Exercise objective: Find every line in the data below that contains the word "black" and copy each of those lines.

★ ★ ★ ★

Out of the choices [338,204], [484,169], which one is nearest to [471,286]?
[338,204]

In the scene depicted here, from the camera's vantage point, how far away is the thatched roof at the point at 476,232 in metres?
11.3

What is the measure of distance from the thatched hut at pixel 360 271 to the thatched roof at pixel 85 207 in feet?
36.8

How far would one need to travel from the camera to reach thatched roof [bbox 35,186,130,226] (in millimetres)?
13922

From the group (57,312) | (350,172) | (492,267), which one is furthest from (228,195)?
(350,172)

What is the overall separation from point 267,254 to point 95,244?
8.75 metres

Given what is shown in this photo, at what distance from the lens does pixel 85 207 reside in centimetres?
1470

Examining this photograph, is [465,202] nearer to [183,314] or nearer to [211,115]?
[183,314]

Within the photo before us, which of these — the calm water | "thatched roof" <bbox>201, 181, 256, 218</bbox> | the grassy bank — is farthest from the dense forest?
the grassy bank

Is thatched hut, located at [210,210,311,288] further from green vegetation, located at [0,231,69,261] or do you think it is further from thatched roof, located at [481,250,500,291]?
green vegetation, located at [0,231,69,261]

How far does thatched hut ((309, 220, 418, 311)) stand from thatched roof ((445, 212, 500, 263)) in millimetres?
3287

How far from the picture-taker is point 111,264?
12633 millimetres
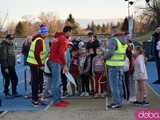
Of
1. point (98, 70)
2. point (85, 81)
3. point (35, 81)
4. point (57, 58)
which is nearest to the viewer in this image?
point (35, 81)

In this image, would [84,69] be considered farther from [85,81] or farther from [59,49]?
[59,49]

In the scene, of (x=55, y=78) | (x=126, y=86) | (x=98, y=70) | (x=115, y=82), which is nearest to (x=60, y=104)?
(x=55, y=78)

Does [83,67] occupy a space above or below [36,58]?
below

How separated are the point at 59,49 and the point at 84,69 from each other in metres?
2.00

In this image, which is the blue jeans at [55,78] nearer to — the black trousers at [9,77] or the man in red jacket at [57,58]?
the man in red jacket at [57,58]

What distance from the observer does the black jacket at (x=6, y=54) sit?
15.5 metres

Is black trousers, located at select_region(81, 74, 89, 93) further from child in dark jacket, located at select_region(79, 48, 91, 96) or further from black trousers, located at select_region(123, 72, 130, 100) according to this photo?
black trousers, located at select_region(123, 72, 130, 100)

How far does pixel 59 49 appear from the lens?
1386 cm

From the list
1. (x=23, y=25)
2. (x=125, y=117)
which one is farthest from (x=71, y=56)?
(x=23, y=25)

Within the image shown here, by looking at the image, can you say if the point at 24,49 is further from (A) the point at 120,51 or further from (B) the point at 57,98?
(A) the point at 120,51

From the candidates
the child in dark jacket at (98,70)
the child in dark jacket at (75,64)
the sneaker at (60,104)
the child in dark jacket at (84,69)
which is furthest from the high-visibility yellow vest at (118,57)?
the child in dark jacket at (75,64)

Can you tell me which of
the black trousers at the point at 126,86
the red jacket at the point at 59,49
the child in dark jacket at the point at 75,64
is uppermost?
the red jacket at the point at 59,49

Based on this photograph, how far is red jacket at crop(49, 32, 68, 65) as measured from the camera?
1384cm

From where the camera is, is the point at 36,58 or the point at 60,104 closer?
the point at 36,58
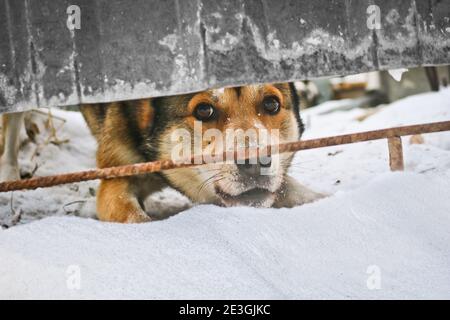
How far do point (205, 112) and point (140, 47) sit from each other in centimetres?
62

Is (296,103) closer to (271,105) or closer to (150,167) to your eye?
(271,105)

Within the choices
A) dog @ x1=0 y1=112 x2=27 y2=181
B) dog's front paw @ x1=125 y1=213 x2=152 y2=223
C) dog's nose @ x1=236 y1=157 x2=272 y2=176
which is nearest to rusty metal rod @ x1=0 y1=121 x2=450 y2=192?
dog's nose @ x1=236 y1=157 x2=272 y2=176

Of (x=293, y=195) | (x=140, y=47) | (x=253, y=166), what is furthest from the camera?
(x=293, y=195)

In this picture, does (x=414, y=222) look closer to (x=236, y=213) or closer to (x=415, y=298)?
(x=415, y=298)

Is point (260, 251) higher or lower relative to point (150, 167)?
lower

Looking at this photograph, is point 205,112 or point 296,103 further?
point 296,103

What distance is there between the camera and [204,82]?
2.46 metres

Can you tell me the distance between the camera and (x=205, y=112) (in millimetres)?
2947

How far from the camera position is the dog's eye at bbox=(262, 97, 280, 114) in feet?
10.1

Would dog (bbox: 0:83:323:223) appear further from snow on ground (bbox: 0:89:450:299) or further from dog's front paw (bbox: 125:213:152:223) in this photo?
snow on ground (bbox: 0:89:450:299)

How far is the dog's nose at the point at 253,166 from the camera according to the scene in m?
2.69

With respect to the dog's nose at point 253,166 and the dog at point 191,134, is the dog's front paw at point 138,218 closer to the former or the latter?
the dog at point 191,134

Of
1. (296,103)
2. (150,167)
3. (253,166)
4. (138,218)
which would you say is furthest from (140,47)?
(296,103)

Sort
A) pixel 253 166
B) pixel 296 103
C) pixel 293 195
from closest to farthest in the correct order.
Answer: pixel 253 166 → pixel 293 195 → pixel 296 103
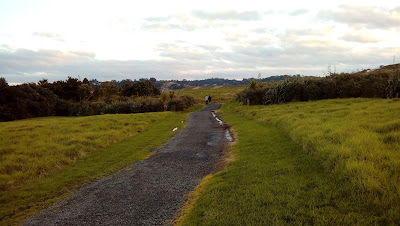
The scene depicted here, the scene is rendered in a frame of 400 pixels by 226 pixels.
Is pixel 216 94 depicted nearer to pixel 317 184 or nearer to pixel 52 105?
pixel 52 105

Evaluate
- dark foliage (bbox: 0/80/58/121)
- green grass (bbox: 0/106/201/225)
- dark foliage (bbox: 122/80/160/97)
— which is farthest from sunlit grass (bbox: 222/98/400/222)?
dark foliage (bbox: 122/80/160/97)

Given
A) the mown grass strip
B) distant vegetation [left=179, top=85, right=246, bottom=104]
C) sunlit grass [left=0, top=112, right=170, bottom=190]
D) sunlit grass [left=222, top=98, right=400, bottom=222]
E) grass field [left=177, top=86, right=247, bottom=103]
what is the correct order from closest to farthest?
the mown grass strip
sunlit grass [left=222, top=98, right=400, bottom=222]
sunlit grass [left=0, top=112, right=170, bottom=190]
distant vegetation [left=179, top=85, right=246, bottom=104]
grass field [left=177, top=86, right=247, bottom=103]

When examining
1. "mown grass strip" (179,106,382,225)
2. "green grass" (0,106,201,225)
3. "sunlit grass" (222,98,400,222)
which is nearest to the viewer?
"mown grass strip" (179,106,382,225)

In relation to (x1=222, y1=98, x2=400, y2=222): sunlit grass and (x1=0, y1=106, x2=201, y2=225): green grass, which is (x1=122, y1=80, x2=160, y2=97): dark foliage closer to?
(x1=0, y1=106, x2=201, y2=225): green grass

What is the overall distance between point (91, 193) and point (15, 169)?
5.19m

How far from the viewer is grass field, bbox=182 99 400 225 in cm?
579

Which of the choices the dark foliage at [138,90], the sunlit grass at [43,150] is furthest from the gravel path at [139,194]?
the dark foliage at [138,90]

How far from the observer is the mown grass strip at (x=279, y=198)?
576cm

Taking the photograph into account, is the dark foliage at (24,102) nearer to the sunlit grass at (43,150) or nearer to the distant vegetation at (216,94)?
the sunlit grass at (43,150)

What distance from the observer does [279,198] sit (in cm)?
679

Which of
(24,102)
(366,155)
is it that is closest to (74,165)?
(366,155)

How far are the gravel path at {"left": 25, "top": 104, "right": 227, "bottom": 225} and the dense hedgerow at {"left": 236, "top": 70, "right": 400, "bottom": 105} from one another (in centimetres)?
2103

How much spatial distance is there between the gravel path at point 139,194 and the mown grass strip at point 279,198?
95cm

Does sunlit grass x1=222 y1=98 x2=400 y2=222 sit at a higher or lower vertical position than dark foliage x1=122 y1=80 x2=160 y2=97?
lower
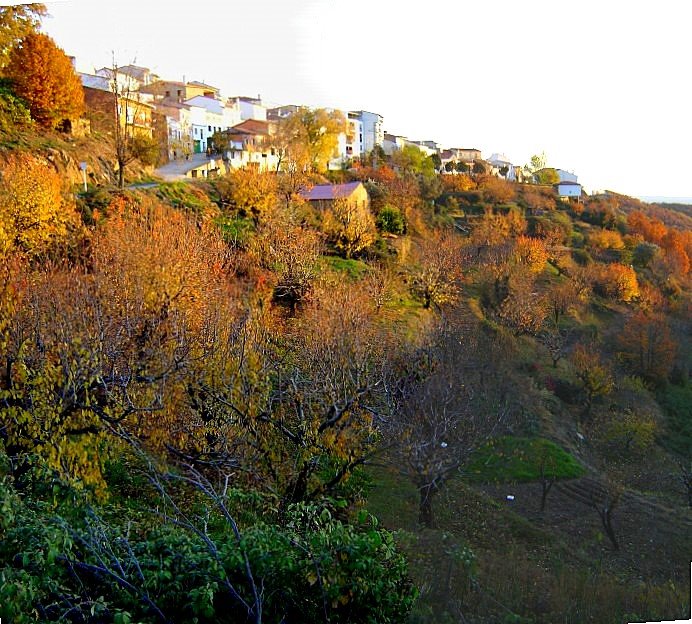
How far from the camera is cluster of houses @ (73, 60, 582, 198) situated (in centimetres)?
1878

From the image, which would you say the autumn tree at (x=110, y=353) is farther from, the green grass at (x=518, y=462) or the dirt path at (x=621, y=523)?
the dirt path at (x=621, y=523)

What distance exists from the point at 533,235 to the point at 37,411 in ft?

★ ★ ★ ★

Answer for this exercise:
In this image, which is the blue jeans at [55,78] nearer to — the black trousers at [9,77] or the man in red jacket at [57,58]?
What distance from the observer does the black jacket at (x=6, y=54) sit?
Is black trousers, located at select_region(81, 74, 89, 93) further from child in dark jacket, located at select_region(79, 48, 91, 96) or further from black trousers, located at select_region(123, 72, 130, 100) according to this photo?
black trousers, located at select_region(123, 72, 130, 100)
the black trousers at the point at 126,86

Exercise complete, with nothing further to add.